What to produce:
Every line below should be given again without alteration.

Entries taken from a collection
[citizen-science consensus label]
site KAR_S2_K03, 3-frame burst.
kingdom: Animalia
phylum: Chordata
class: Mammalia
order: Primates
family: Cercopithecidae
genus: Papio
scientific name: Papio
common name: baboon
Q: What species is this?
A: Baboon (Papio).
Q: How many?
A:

Task solution:
[citizen-science consensus label]
site KAR_S2_K03, 3-frame burst.
kingdom: Animalia
phylum: Chordata
class: Mammalia
order: Primates
family: Cercopithecidae
genus: Papio
scientific name: Papio
common name: baboon
Q: What species is this?
A: Baboon (Papio).
Q: How many?
A:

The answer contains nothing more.